Amputation risk high for microvascular disease patients: studyAug. 15, 2019, 10:35 AM
by Matt Batcheldor
People with microvascular disease (MVD), defined as the presence of retinopathy, nephropathy or neuropathy, were associated with a nearly four times greater likelihood of amputation compared to people without it, according to a new Vanderbilt study.
When added to peripheral artery disease, which increases the risk 14-fold, the combination markedly increased the risk to nearly 23 times more likely to need a limb removed.
The study, which was published in the August print edition of the journal Circulation, “is going to change the way we think about who is being amputated,” said lead author Joshua Beckman, MD, MSc, professor of Medicine.
The study’s other Vanderbilt authors were Meredith Duncan, MA; Quinn Wells, MD; David Wasserman, PhD; Hilary Tindle, MD; Aaron Aday, MD; and Matthew Freiberg, MD.

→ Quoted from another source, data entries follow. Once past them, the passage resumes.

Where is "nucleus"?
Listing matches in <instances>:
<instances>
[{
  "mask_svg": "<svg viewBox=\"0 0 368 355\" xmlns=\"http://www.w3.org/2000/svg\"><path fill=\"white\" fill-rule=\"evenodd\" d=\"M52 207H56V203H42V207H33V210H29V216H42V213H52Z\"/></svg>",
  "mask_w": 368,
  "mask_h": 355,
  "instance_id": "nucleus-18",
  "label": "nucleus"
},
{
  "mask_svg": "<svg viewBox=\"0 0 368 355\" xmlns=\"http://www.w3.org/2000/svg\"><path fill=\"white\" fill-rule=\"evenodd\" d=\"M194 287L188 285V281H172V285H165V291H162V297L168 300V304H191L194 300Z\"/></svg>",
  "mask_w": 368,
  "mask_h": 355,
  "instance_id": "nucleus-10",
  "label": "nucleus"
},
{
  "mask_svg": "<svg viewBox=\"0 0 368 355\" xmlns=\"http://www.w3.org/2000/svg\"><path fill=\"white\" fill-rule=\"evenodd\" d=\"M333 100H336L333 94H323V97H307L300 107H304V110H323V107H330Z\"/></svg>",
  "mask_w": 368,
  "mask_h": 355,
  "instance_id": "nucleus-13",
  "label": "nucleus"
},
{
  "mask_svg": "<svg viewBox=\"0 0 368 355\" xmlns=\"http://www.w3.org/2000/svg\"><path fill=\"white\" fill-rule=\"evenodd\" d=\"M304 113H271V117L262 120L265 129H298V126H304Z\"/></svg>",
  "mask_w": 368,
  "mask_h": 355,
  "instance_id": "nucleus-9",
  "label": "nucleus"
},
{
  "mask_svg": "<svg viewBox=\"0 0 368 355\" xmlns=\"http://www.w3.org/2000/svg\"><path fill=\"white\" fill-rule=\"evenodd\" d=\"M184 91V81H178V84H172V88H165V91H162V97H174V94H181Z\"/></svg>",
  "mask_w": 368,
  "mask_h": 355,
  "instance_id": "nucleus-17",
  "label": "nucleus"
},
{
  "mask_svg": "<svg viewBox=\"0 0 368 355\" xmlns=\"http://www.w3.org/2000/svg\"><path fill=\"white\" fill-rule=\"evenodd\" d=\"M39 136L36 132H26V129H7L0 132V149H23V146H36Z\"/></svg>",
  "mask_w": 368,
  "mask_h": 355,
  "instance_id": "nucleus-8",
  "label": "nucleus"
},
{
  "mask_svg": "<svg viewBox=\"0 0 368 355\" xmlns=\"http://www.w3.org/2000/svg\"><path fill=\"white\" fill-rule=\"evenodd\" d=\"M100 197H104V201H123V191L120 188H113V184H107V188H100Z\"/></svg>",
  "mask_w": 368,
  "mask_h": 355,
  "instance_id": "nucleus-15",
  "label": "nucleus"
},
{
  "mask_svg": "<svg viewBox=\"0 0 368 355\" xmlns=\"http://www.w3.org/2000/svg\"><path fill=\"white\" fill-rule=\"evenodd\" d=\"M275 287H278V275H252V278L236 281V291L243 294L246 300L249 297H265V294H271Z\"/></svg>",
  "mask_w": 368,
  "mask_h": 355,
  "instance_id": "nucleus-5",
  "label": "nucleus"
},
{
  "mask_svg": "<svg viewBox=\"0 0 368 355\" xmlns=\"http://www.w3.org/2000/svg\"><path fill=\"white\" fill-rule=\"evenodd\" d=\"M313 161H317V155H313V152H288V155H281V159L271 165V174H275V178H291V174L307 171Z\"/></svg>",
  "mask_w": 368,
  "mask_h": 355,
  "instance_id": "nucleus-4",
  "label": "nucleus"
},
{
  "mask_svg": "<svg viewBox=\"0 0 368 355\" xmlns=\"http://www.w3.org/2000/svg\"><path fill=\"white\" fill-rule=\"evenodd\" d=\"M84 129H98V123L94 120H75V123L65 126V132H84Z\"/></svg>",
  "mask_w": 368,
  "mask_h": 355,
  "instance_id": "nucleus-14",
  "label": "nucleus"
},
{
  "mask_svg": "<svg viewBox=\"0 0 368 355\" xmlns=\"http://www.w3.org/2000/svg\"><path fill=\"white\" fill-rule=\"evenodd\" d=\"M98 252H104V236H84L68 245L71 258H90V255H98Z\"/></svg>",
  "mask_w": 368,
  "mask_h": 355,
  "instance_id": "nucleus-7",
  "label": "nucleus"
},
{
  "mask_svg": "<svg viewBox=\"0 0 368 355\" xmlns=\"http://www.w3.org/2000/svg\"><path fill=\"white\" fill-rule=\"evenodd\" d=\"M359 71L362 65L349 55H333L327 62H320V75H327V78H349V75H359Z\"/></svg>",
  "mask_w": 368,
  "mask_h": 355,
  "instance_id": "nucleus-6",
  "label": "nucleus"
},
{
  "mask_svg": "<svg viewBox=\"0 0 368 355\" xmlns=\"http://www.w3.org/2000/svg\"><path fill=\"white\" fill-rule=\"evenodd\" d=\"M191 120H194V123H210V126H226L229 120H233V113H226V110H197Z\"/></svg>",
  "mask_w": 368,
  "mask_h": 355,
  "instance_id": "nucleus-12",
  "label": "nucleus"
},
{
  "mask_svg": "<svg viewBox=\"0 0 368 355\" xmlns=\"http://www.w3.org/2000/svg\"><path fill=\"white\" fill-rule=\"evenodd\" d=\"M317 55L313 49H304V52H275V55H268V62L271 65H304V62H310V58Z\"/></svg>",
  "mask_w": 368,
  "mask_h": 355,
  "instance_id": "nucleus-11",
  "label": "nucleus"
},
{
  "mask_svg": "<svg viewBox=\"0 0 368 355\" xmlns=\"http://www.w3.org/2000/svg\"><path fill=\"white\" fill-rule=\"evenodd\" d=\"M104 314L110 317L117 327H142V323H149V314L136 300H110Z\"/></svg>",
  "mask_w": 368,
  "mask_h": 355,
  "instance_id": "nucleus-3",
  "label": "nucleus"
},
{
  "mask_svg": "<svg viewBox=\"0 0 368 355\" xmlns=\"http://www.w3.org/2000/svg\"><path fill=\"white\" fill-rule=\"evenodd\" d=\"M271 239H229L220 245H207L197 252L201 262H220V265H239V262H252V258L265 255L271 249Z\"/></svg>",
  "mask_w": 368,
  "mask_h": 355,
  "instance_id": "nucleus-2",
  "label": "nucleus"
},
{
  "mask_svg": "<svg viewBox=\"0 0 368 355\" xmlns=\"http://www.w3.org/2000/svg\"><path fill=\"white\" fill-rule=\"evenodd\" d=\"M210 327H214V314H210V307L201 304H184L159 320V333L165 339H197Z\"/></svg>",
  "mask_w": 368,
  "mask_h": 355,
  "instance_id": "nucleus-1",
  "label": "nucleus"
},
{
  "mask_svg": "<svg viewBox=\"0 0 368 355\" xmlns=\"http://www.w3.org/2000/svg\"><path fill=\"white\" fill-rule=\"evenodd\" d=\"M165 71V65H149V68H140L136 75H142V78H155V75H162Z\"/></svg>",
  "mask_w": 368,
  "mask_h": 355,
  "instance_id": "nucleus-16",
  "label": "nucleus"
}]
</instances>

Microvascular disease is damage to the tiny vessels that distribute blood to tissues and organs, resulting in reduced tissue function.
Peripheral artery disease (PAD) is a narrowing of the large arteries serving the legs and feet, a manifestation of atherosclerosis or clogged arteries.
“The mechanism of adverse limb events associated with peripheral artery disease remains incompletely understood,” the study says. “We investigated whether microvascular disease is associated with amputation in a large cohort of veterans to determine whether microvascular disease diagnosed in any location increases the risk of amputation alone and in concert with peripheral artery disease.”
The study’s authors examined the Veterans Aging Cohort Study (VACS), a population of more than 125,000 military veterans with nearly 10 years of follow-up. They concluded that clinicians should routinely ask their patients with MVD and/or PAD about physical signs of lower extremity injury or lesions so they can initiate therapies to avoid amputation.
“One important take-home message of this study is that patients who have MVD in any location should examine their feet routinely and have regular foot examinations by their physicians when seen in the office,” Beckman said.
Further research is needed to understand the mechanisms by which the diseases increase the likelihood of amputation.
“Having access to large populations in the VA system provides unique resources to study these problems with extensive medical records data,” Beckman said. “These programs will allow study of genetic underpinnings and the discovery of new environmental risk factors for developing MVD and PAD.”